There is a much higher level of risk when Generative AI is used to process or draw conclusions from applicant data. For example, using a Generative AI tool to summarize a candidate’s resume, or using the tool to compare two candidate’s resumes. Doing this may violate a host of data privacy and data processing regulations, depending on your legal jurisdiction. Additionally, when used in their off-the-shelf on-line services, Generative AI tools do not guarantee that the same input data will result in the same response. A baseline requirement for using AI and automation to evaluate candidates is that identical input should produce identical output. The probabilistic nature of the language models used means that this will not occur without special modifications or settings being applied. Tools such as ChatGPT have not been validated for use in employee selection contexts – there’s no evidence that they produce judgements which aid in the selection of high performing employees. The results that they produce can reflect the same kinds of biases that are seen in online text that was used in their training data, including bias based on protected classes such as race, gender and age.

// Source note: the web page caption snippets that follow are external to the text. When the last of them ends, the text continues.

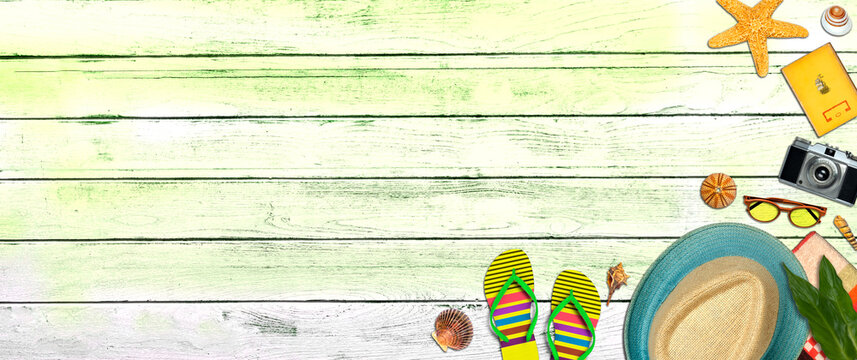 Topview Beach Accessories Background on Green Wood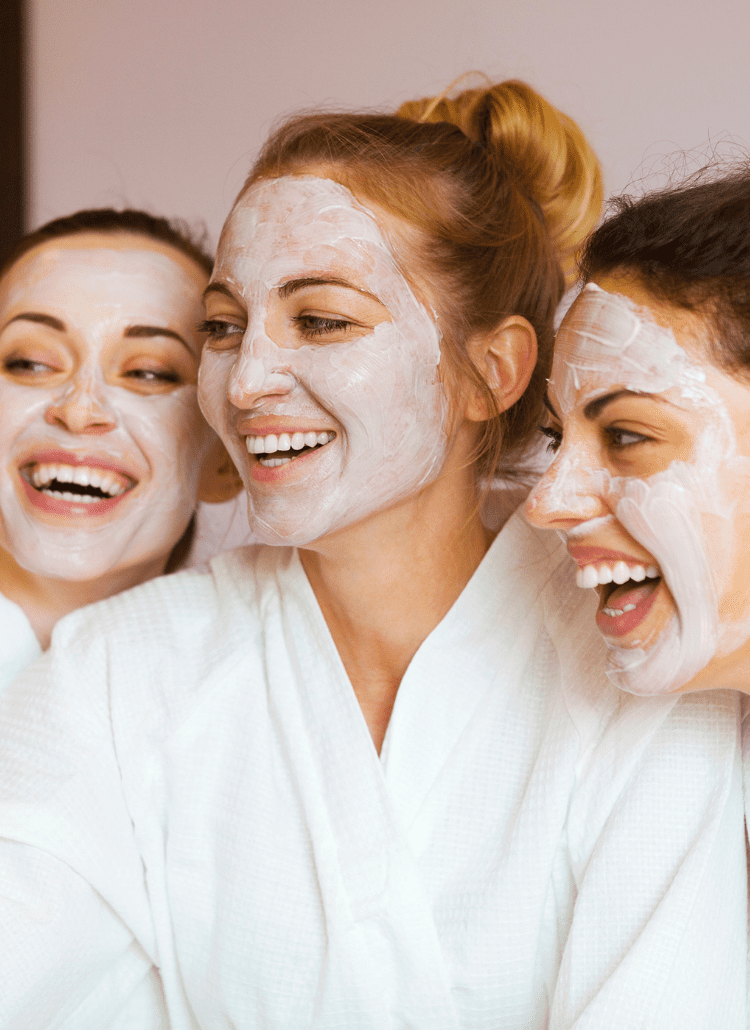 women pampering themselves with face masks selfcare
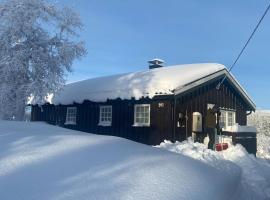 Breidablikk, Quiet Cabin Retreat Surrounded by Nature, Hotel in Etnedal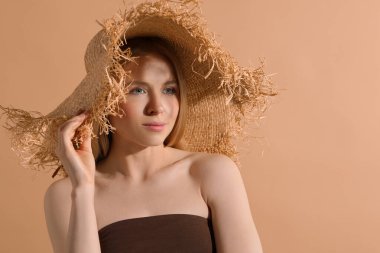Bej arka planda hasır şapkalı güzel genç kadın, metin için yer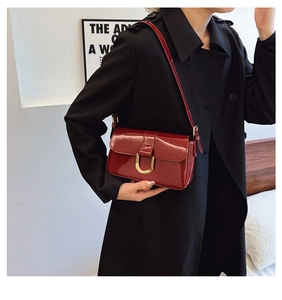 Detail of burgundy patent leather bag with gold horseshoe buckle on black trench coat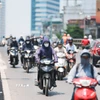 Khẩu trang, áo chống nắng là những thứ không thể thiếu của người dân khi tham gia giao thông trong ngày nắng nóng. (Ảnh: Lê Đông/TTXVN)
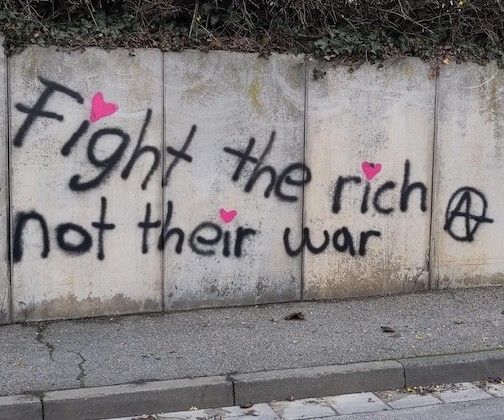 Scritta su un muro: "Fight the rich non their war" con una A cerchiata.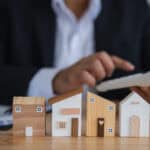 Wooden house models on a table with a man using a calculator.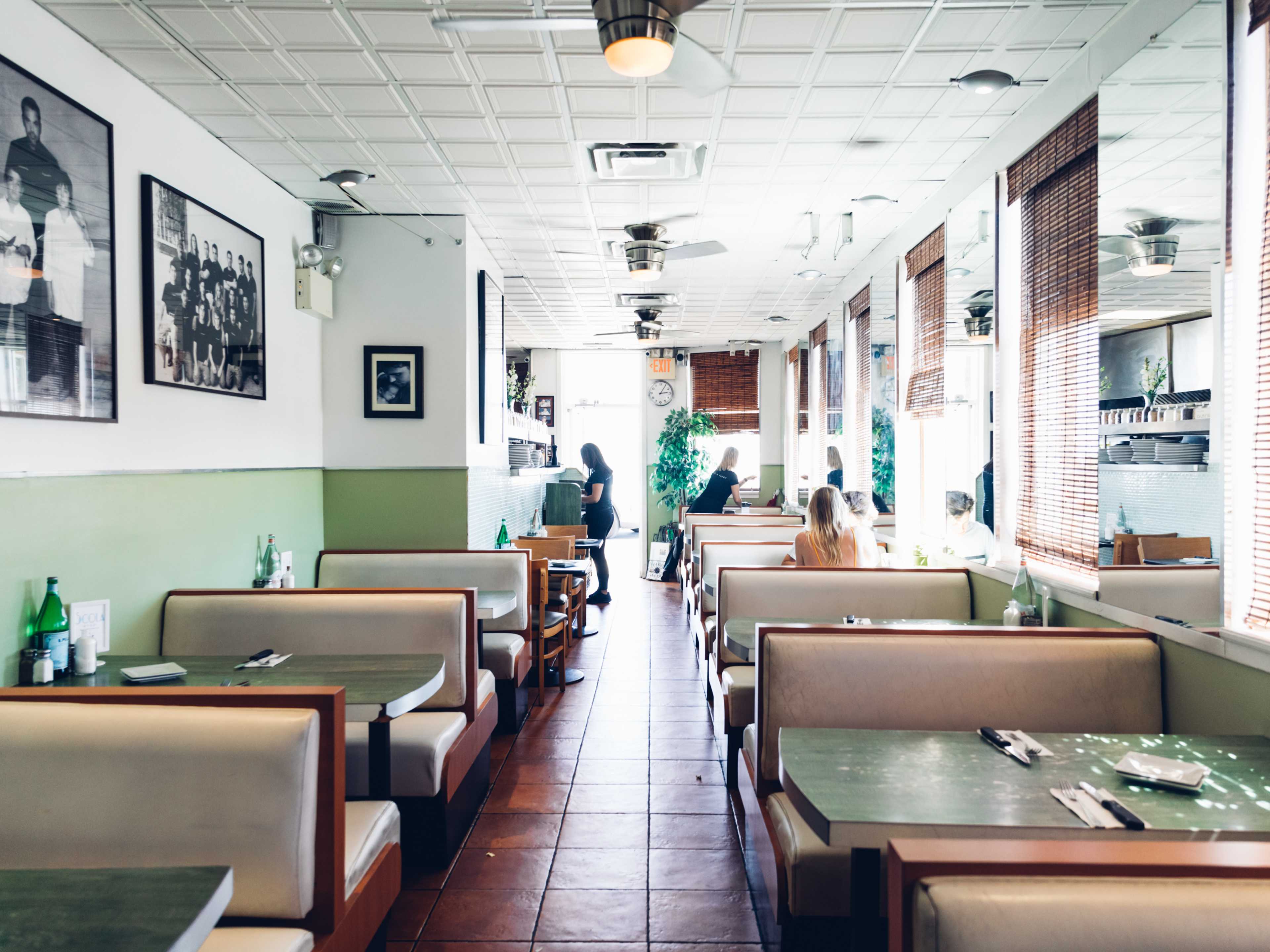 The interior of a diner with blue and white walls, booths, and black and white photos on the walls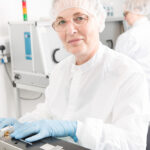 Photo of female lab technician at machine , Galway city Ireland Ridgeback Technologies industrial process photography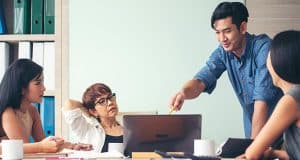 Man assisting team with workforce management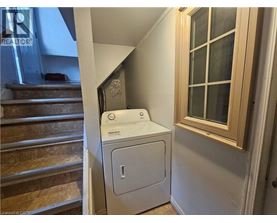 A white dryer is sitting next to a window in a small room.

Given that the Generative AI tools are trained on the basis of internet text, perhaps a good analogy is whether it would be reasonable to post a summary of an applicant’s resume on Reddit and ask users to comment on how suited the applicant would be to the job. If that strikes you as inappropriate, then using a Generative AI language model to do the work is essentially the same.

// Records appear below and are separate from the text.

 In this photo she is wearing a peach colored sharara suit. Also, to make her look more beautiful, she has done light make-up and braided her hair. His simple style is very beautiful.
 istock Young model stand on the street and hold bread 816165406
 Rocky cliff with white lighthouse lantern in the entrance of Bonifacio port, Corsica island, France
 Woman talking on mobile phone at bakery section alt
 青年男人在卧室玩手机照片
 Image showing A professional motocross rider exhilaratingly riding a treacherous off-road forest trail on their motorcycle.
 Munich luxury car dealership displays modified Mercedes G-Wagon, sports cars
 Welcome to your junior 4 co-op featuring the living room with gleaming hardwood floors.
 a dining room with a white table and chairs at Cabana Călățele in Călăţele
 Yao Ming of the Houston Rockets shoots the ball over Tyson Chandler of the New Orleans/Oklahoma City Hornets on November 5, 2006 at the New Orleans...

Developing a Reliable and Holistic Hiring Process

Considering the growing interest in developing AI-powered hiring processes, HR professionals need to figure out how these processes can be implemented productively and with minimal risk. SHRM’s 2022 survey found that 85 percent of HR professionals who use automation and AI for hiring do so to save time and increase efficiency. But just 18 percent believe these technologies improve their “ability to identify more diverse candidates,” while 46 percent want resources that will help them “identify potential bias when utilizing automation or AI tools.”

These findings indicate that HR professionals are rightly circumspect about using AI for hiring, and should extend this caution to the question of Chat GPT. There are many ways employers can address concerns about inaccuracy and bias – for example, they can develop a hiring process that incorporates multiple inputs to generate a strong talent signal and filter out information that isn’t job-relevant. Trained hiring professionals can use AI to retrieve basic information about candidates, but they should also use objective assessments, structured interviews, and other resources to fairly evaluate potential hires.

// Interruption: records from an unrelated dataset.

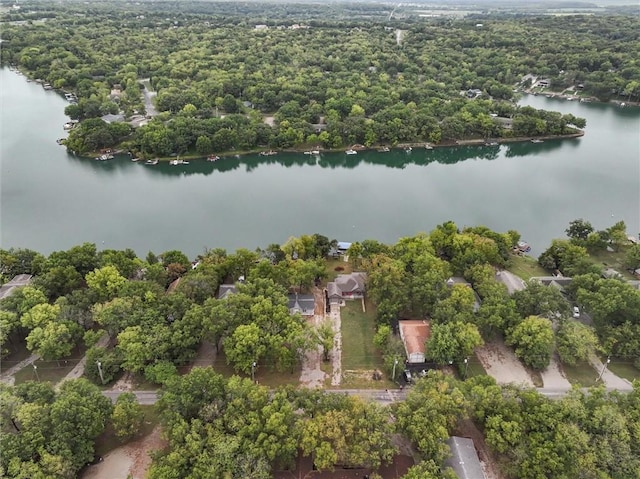 aerial view with a water view and a wooded view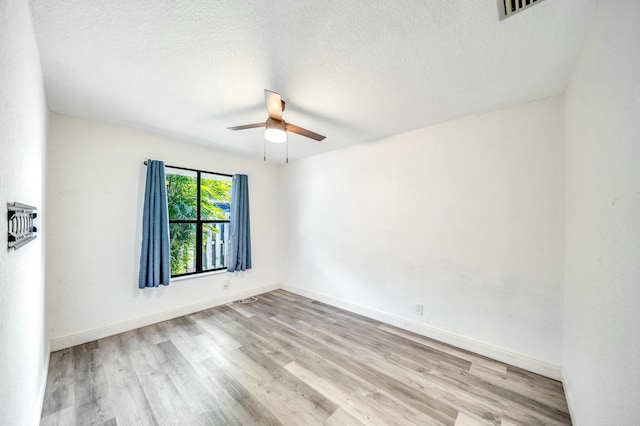 spare room featuring a textured ceiling, light wood-type flooring, and ceiling fan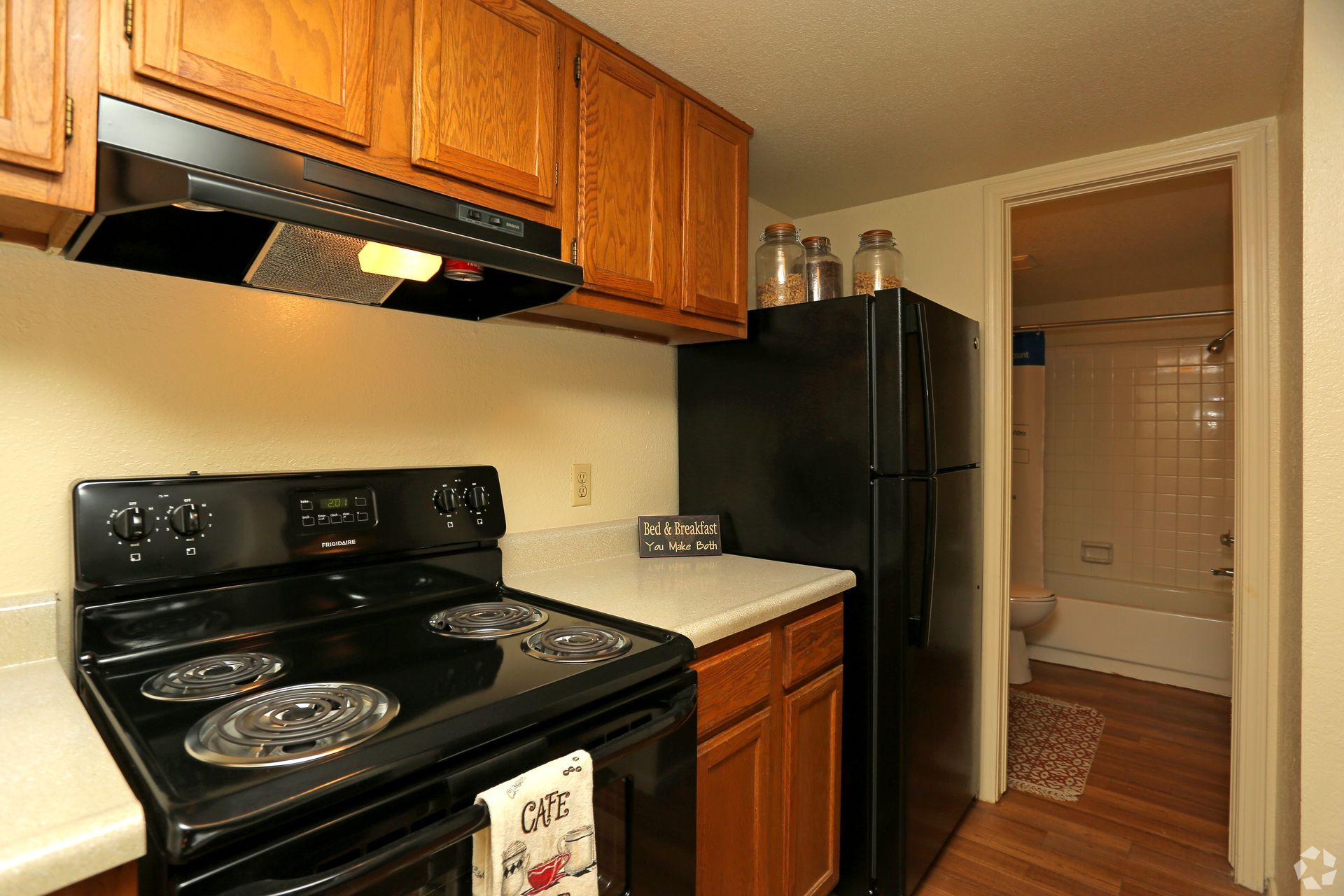 Small kitchen with black appliances, wooden cabinets, and a doorway to a tiled bathroom.
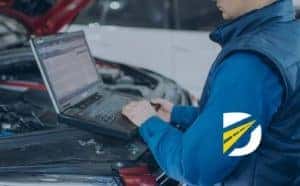 close up of vehicle mechanic working on computer running diagnostic testing with vehicle hood up
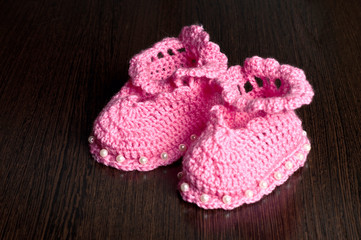 Fototapeta na wymiar knitted, pink booties for children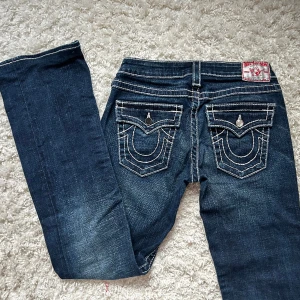 Lågmidjade Bootcut jeans true religion  - Superfina, lågmidjade &bootcut. Jätte fint skick, enda ”defekten” är en av knapparna där bak-märks inte/ lätt att fixa. Innerbenslängd:80 midjemått: 37+ stretch. Vill du köpa trycker du på köp nu, jag postar inom 24h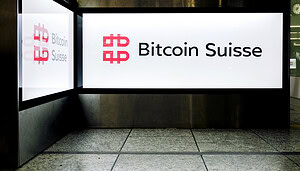 Ein Schild von Bitcoin Suisse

There’s no doubt that generative AI is an extremely powerful tool that will only become more useful in the coming years. But we’re also learning more about the limitations of these models every day, as well as the difficult task of improving them. This is why HR professionals should use AI with care and remember that there are many other ways to make the hiring process as fair and predictive as possible.

Matthew Neale

Dr. Matthew Neale is an IO Psychologist and VP of Assessment Products at Criteria, specializing in the development and delivery of psychometric assessments used by employers to inform hiring decisions. In this role, Dr. Neale works with dedicated and professional teams of organizational psychologists, developers and designers to deliver innovative psychometric assessments that give client organizations genuine insight into their current and potential talent.